The use of technology in education has the potential to drastically increase the quality, equity, and quality of education, but only if done properly. Technology skills are absolutely necessary for students long term future. A comprehensive, relevant, and secure, curriculum for technology needs to be adopted. This curriculum must take data security, and data privacy, into account.The challenges of using technology properly, and ensuring data security and student privacy, are substantial, and it cannot be left to private companies alone to determine the best ways of using technology, and ensure data security.
In many cases, students in large school districts have an inconsistent experience. Schools in traditionally affluent neighborhoods are able to have access to technology and devices as a supplement to the teaching done by teachers. This is where the rich potential of technology in education shines. When it is used as a tool, alongside an educator, to enhance the educational experience.

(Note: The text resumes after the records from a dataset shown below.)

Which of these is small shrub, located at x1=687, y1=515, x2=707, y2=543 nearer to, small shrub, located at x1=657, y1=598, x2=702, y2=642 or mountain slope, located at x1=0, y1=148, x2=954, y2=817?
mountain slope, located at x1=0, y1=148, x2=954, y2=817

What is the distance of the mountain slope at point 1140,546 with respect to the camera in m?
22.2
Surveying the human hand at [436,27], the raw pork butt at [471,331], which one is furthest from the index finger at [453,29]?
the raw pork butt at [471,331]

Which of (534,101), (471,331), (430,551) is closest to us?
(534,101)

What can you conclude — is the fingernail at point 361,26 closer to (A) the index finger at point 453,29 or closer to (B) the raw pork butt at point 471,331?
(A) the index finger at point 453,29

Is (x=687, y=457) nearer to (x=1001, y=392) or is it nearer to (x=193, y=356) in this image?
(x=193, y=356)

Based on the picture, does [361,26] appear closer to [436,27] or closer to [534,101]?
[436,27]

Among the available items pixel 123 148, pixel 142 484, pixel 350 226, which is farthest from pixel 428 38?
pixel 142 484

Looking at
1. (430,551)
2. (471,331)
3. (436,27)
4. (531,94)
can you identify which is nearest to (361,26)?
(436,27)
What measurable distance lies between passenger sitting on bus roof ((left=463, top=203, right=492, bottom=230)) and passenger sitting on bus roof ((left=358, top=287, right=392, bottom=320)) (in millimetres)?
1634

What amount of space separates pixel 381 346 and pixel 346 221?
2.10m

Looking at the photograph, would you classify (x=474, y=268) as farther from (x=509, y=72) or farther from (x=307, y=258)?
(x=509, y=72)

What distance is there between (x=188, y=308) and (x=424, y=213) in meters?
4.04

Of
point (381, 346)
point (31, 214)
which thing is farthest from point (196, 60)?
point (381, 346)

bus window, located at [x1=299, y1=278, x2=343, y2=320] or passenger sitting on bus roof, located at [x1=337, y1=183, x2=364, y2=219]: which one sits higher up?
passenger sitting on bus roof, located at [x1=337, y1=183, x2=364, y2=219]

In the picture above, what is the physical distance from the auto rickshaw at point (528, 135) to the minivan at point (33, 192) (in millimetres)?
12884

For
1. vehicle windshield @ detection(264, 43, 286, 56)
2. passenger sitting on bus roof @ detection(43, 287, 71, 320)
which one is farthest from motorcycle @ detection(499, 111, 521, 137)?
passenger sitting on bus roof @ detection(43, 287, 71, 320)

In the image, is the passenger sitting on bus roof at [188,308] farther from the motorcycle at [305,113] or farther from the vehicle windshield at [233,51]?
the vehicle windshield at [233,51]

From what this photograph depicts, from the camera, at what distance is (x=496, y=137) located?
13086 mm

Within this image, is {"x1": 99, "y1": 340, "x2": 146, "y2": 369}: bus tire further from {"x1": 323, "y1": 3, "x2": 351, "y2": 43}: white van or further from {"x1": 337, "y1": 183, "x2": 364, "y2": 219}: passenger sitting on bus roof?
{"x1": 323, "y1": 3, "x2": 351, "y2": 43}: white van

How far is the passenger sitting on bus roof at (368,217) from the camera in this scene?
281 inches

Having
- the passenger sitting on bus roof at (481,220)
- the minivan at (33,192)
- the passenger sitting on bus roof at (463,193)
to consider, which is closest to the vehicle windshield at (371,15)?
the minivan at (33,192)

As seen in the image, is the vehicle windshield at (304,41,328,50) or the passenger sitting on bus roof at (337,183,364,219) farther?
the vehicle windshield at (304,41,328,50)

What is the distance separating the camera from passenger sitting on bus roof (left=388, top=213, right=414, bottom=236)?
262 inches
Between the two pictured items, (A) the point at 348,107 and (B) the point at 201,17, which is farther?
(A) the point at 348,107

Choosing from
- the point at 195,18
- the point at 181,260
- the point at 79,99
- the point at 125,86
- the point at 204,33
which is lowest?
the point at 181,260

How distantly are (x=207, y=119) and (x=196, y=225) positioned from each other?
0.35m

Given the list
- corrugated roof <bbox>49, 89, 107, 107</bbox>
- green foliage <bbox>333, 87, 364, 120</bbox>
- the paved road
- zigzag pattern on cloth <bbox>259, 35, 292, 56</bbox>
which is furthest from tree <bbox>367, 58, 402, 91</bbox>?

Sadly, students in traditionally less affluent neighborhoods are not privy to the save benefits of their peers in affluent neighborhoods. Private companies, such as Facebook, News Corp, Google, and others, have created learning platforms that are designed to do two things. First, they supplant teachers as educators, and are used as the primary means of instruction for students, without the benefit of personal instruction. Second, they are used by private companies to gather data on students. Both goals are worrisome, however the ability for technology companies to mine student data, with or without explicit consent, is turning students into one thing, a revenue source.
Summit Learning, In-Bloom, and other platforms are openly selling data to partners in order to better assist them in developing products for schools. This is profiteering off student PI, without any regard to future ramifications. Facebook has recently admitted that their partners have had unfettered access to IMs, and personal data on it’s online platforms.
Both Facebook and Google have one primary revenue stream, advertisements based on your personal information. Facebook has been under fire for most of 2018 regarding their lack of transparency on how their users personal data is used, and shared. How can we trust tech companies to self police, when their major financial revenue would be impacted?
Well respected researchers, such as Joel Spring, have published numerous books and articles, regarding the inequity facing students, and how private companies have monetized student data for financial gain.
In addition to the data privacy concerns, we are turning our students into a revenue stream, and forcing school districts to spend a significant amount of their ever shrinking budgets on custom tailored software, that has no known benefit to the educational quality that students receive.
Research shows that smaller class sizes, with personal instructions, coupled with a healthy inclusion of fine arts curriculum, increase student results. This research has been verified and substantiated for decades, but we continue down a path of privatization, a system that ignores decades of research while pursuing only profit.
Yes, technology can be hugely beneficial to students, but we must teach students how to use technology, how to be aware of cyber security practices, and data privacy, and we must use technology as a tool alongside educators that are empowered to teach based on information learned through decades of research. We must make sure regulations are pushed that ensure data privacy, data security, and guidelines on use, based on what is best for our children, and not what is best for privatization special interest groups.